Dari ketentuan pasal 1 angka 6 tersebut, dapat kita simpulkan bahwa di dalam pasal 1 angka 6 diatur secara bersamaan masalah persaingan usaha tidak sehat yang dilakukan secara tidak jujur (curang) dan melawan hukum atau menghambat persaingan usaha. Sementara di dalam UU Antimonopoli itu sendiri tidak mengatur masalah persaingan usaha yang tidak secara tidak jujur (curang). Dengan demikian, kita akan membahas perbedaan antara persaingan usaha yang tidak sehat yang dilakukan secara tidak jujur (curang) dengan melawan hukum atau menghambat persaingan usaha.

■ **Rincian Latihan**
Bagaimana kelanjutan uraian tentang persaingan usaha tidak sehat di atas? Tuliskan lanjutannya, mulai sesudah kalimat terakhir uraian itu.

■ **Materi Hasil Ekstraksi**
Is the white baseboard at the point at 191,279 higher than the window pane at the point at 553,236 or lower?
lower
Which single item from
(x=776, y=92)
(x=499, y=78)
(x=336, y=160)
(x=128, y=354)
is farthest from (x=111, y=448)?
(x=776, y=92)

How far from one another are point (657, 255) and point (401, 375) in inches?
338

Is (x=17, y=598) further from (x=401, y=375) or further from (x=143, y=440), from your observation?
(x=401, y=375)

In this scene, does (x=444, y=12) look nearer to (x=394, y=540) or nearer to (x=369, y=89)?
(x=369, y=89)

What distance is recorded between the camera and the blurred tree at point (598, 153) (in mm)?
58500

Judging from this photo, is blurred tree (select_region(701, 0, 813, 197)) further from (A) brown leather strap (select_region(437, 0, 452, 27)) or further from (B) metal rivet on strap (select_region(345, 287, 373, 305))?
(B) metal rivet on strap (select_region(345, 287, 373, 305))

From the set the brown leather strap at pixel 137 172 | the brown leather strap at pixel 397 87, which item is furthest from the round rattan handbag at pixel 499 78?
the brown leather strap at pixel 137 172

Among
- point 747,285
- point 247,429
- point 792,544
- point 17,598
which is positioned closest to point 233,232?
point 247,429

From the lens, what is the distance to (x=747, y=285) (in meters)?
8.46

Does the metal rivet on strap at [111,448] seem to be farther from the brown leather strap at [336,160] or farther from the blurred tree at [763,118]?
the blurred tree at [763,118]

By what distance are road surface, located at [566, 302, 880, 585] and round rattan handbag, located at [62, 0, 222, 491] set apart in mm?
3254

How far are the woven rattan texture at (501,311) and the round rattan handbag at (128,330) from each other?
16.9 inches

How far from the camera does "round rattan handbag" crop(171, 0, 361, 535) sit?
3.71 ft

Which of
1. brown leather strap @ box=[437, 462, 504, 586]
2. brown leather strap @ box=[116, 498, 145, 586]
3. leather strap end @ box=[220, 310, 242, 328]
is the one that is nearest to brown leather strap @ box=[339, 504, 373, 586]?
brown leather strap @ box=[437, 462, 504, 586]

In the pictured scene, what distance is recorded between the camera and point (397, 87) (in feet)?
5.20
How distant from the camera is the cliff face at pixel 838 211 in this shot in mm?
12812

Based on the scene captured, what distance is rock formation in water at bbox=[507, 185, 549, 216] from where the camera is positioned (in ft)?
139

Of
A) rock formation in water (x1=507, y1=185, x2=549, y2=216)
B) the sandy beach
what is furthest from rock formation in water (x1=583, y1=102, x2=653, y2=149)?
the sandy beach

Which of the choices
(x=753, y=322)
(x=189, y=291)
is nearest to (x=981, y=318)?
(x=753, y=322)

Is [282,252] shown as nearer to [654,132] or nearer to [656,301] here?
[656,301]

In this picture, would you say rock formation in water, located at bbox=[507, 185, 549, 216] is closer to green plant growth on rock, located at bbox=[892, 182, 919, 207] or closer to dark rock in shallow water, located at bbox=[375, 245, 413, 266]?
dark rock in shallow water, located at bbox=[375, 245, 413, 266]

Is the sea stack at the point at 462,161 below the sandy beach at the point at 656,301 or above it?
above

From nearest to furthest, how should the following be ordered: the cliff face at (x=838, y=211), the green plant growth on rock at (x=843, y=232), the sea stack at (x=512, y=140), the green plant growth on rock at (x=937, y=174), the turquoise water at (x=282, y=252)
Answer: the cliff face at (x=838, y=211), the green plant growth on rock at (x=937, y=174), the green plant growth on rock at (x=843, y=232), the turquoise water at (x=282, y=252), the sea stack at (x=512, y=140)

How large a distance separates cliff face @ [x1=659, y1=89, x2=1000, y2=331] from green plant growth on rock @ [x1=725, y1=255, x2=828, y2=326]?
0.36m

■ **Hasil Akhir**
Perbuatan curang
Perbuatan tidak jujur (curang) adalah suatu tindakan penipuan subjektif yang dapat dilakukan oleh setiap pelaku usaha dalam bentuk apa saja, mungkin dalam proses produksi suatu barang atau bentuk yang lain. Misalnya, dalam proses produksi suatu makanan disebutkan pada informasi komposisi makanan tersebut tertera tanpa bahan pengawet atau tanpa zat pewarna ternyata memakai bahan pengawet dan zat pewarna.
Contoh lain pelaku usaha retail tidak memberikan informasi yang jujur dalam hal pemotongan harga. Pelaku usaha tersebut membuat iklan super hemat dengan mengganti label harga barang-barang tertentu dengan label yang baru. Misalnya pada label dua liter minyak Bimoli yang sebetulnya harganya Rp8.750 ditulis Rp9.500 (seolah-olah harga lama), dicoret, dan ditambahkan "harga baru" Rp8.750 untuk memberi kesan seolah-olah ada potongan harga Rp750 dari harga lama. Iklan semacam ini dibuat untuk mengecoh dan menarik konsumen untuk membeli minyak tersebut.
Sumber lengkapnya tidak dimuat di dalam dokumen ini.